Could it be the wedges are touching when tightened?


----------



## epj (Mar 30, 2019)

Hummm. That’s possible. I’ll check that out.


----------



## Canuck75 (Mar 30, 2019)

I have a King PDM30 mill/drill and found the pot metal sections of the quill lock only contacted the quill at a small point on each of the sections. Made new pieces as one from CRS with the radius matching the quill diameter exactly, then cut them apart at the halfway point. The lock now engages the quill fully. Your problem might be slippage under the duress of the interupted cut. Just a thought.


----------



## epj (Mar 30, 2019)

I’m sort of thinking along these lines.
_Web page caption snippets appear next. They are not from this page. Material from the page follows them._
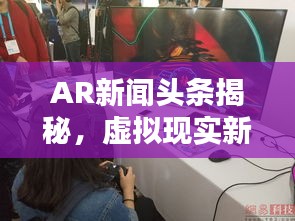 AR新闻头条揭秘，虚拟现实新闻领域的最新动态领航者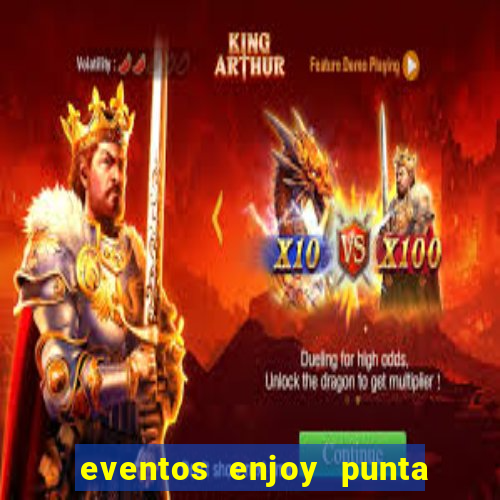 eventos enjoy punta del este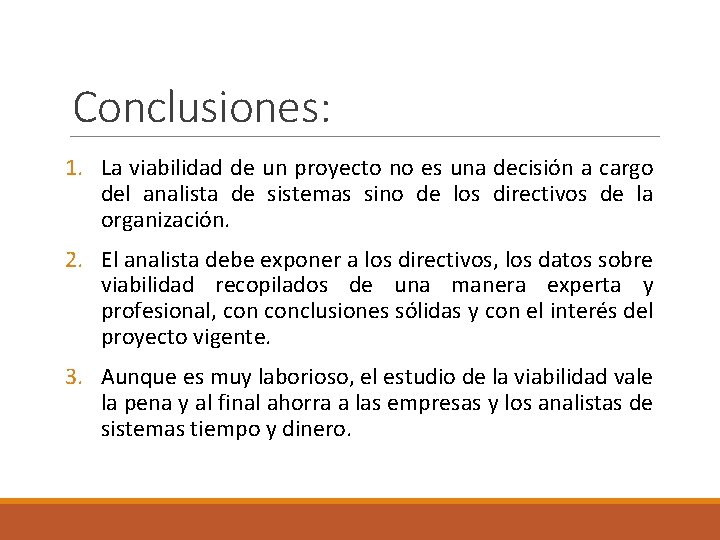 Conclusiones: 1. La viabilidad de un proyecto no es una decisión a cargo del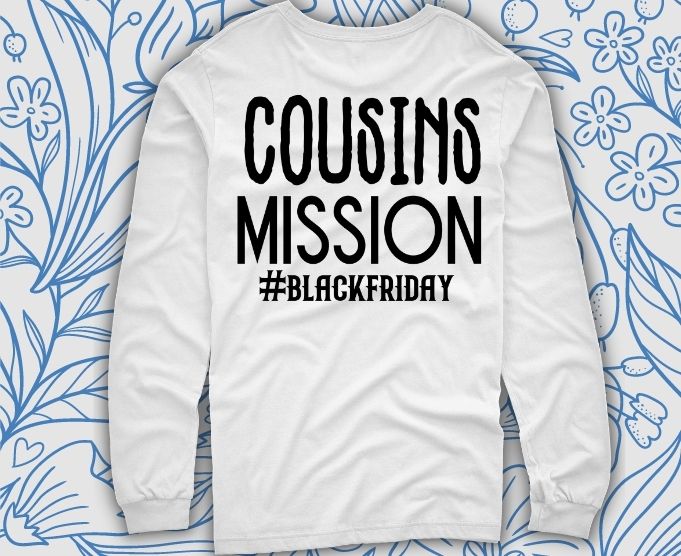 Cousins Mission Shirt design svg, Black Friday Shirt cutfile png, Thanksgiving Shirt, Fall Shirt, Feminism Shirt, Black Friday Sales, Holiday Shirt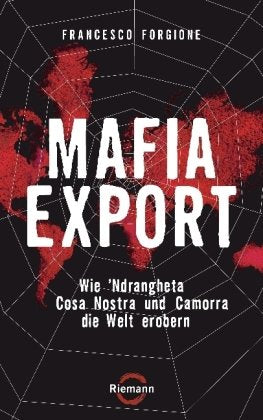 Mafia-Export: Wie 'Ndrangheta, Cosa Nostra und Camorra die Welt erobern book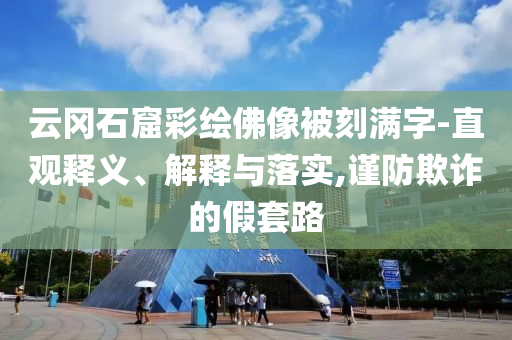 云岡石窟彩繪佛像被刻滿字-直觀釋義、解釋與落實,謹防欺詐的假套路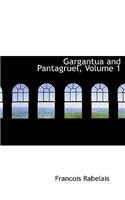 Gargantua and Pantagruel, Volume 1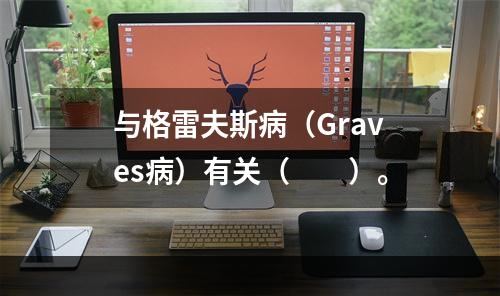 与格雷夫斯病（Graves病）有关（　　）。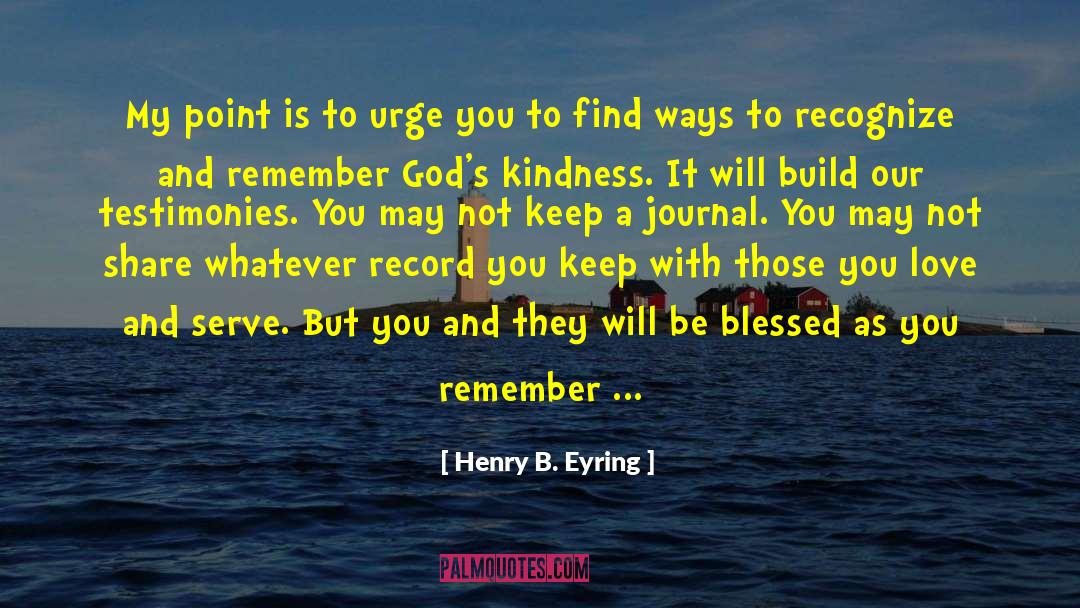 Being Blessed quotes by Henry B. Eyring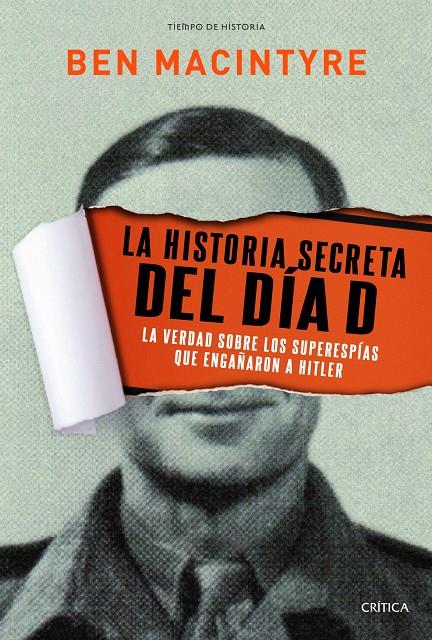 HISTORIA SECRETA DEL DÍA D, LA | 9788498925234 | MACINTYRE, BEN  | Llibreria Online de Banyoles | Comprar llibres en català i castellà online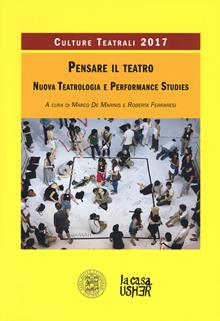 Pensare il teatro. Nuova teatrologia e performance. Culture teatrali 2017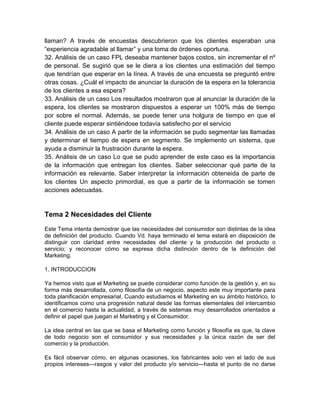 llaman? A través de encuestas descubrieron que los clientes esperaban una
“experiencia agradable al llamar” y una toma de órdenes oportuna.
32. Análisis de un caso FPL deseaba mantener bajos costos, sin incrementar el nº
de personal. Se sugirió que se le diera a los clientes una estimación del tiempo
que tendrían que esperar en la línea. A través de una encuesta se preguntó entre
otras cosas. ¿Cuál el impacto de anunciar la duración de la espera en la tolerancia
de los clientes a esa espera?
33. Análisis de un caso Los resultados mostraron que al anunciar la duración de la
espera, los clientes se mostraron dispuestos a esperar un 100% más de tiempo
por sobre el normal. Además, se puede tener una holgura de tiempo en que el
cliente puede esperar sintiéndose todavía satisfecho por el servicio
34. Análisis de un caso A partir de la información se pudo segmentar las llamadas
y determinar el tiempo de espera en segmento. Se implemento un sistema, que
ayuda a disminuir la frustración durante la espera.
35. Análisis de un caso Lo que se pudo aprender de este caso es la importancia
de la información que entregan los clientes. Saber seleccionar qué parte de la
información es relevante. Saber interpretar la información obteneida de parte de
los clientes Un aspecto primordial, es que a partir de la información se tomen
acciones adecuadas.
Tema 2 Necesidades del Cliente
Este Tema intenta demostrar que las necesidades del consumidor son distintas de la idea
de definición del producto. Cuando Vd. haya terminado el tema estará en disposición de
distinguir con claridad entre necesidades del cliente y la producción del producto o
servicio; y reconocer cómo se expresa dicha distinción dentro de la definición del
Marketing.
1. INTRODUCCION
Ya hemos visto que el Marketing se puede considerar como función de la gestión y, en su
forma más desarrollada, como filosofía de un negocio, aspecto este muy importante para
toda planificación empresarial. Cuando estudiamos el Marketing en su ámbito histórico, lo
identificamos como una progresión natural desde las formas elementales del intercambio
en el comercio hasta la actualidad, a través de sistemas muy desarrollados orientados a
definir el papel que juegan el Marketing y el Consumidor.
La idea central en las que se basa el Marketing como función y filosofía es que, la clave
de todo negocio son el consumidor y sus necesidades y la única razón de ser del
comercio y la producción.
Es fácil observar cómo, en algunas ocasiones, los fabricantes solo ven el lado de sus
propios intereses—rasgos y valor del producto y/o servicio—hasta el punto de no darse
 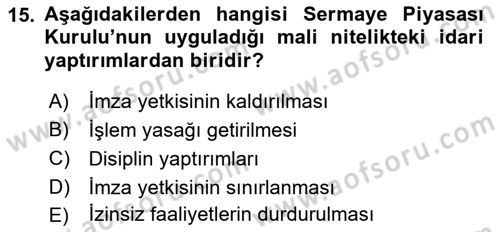 Sermaye Piyasası Hukuku Dersi 2018 - 2019 Yılı (Final) Dönem Sonu Sınav Soruları 15. Soru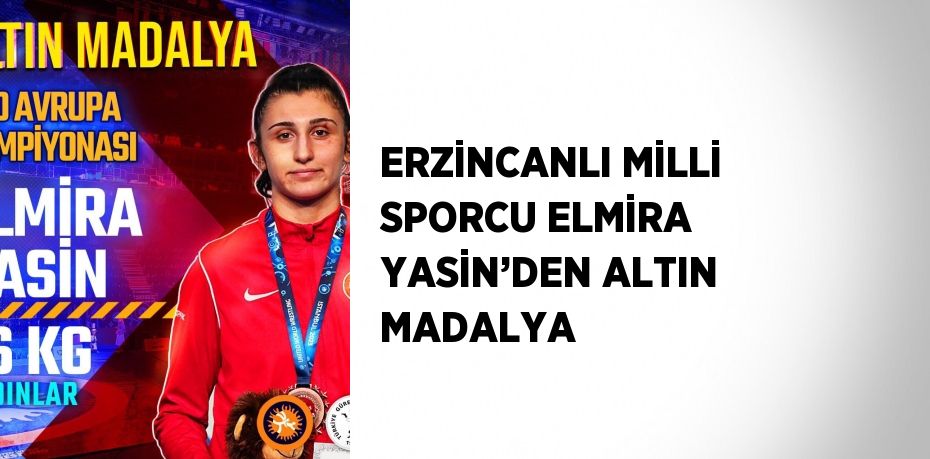 ERZİNCANLI MİLLİ SPORCU ELMİRA YASİN’DEN ALTIN MADALYA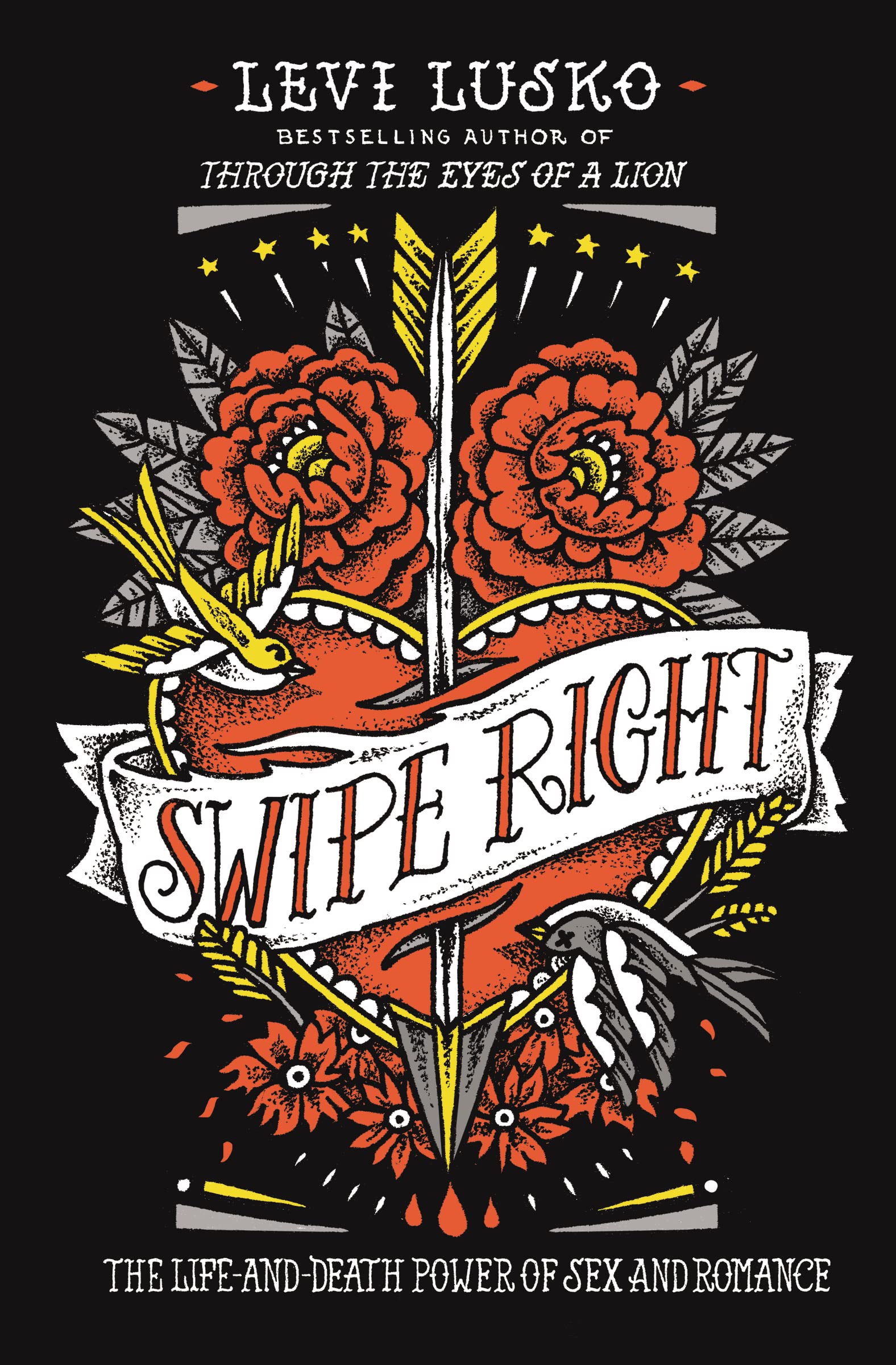 Swipe Right: The LifeandDeath Power of Sex and Romance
Maybe I need to order some new ones.


----------



## hman (Mar 31, 2019)

I have a G1007 myself.  Just took a look at the "wedges."  My best guess as to what's causing your problem is that the contact surfaces between the wedges and the quill have worn over time.  This would require the wedges to be pulled into each other further and further, until <maybe> they run into each other, thus preventing further tightening.  If it looks like this is the case with your mill, you could try filing some material off the "mating" faces of one or both of the wedges.

Hope this helps!


----------



## epj (Mar 31, 2019)

I trimmed the wedges a bit. Also cleaned up the rounded portion. So far I can’t tell any difference but I’ve only been taking some light cuts in aluminum with an end mill. We will see what happenes when I try fly cutting on some steel.


----------



## epj (Apr 14, 2019)

I ordered and received replacement “wedges”. Where I had tried to dress the curved area that mates with the quill, I couldn’t get the arc quite exact so they weren’t making complete contact with the quill. The new ones have a couple of high spots. The high spot is the only thing that makes contact. The lock is working better, but after a few more uses I’m going to take it apart and carefully dress the high spots. Bottom line is that I desperately need a knee mill.


----------



## Canuck75 (Apr 22, 2019)

Additional suggestion that might help. When matching the radius in the replacement "wedges" to the quill I first put the right size round bar in the quill locking mechanism hole, then measured accurately from the bar to the front of the quill bore. This determined exactly how deep the matching quill radius needed to be cut. I was confident that just a saw cut in the middle of the radius would be enough to assure a tight fit and a perfect clamp on the quill.

Hope that helps


----------



## epj (Apr 24, 2019)

You wouldn’t have pictures by any chance?


----------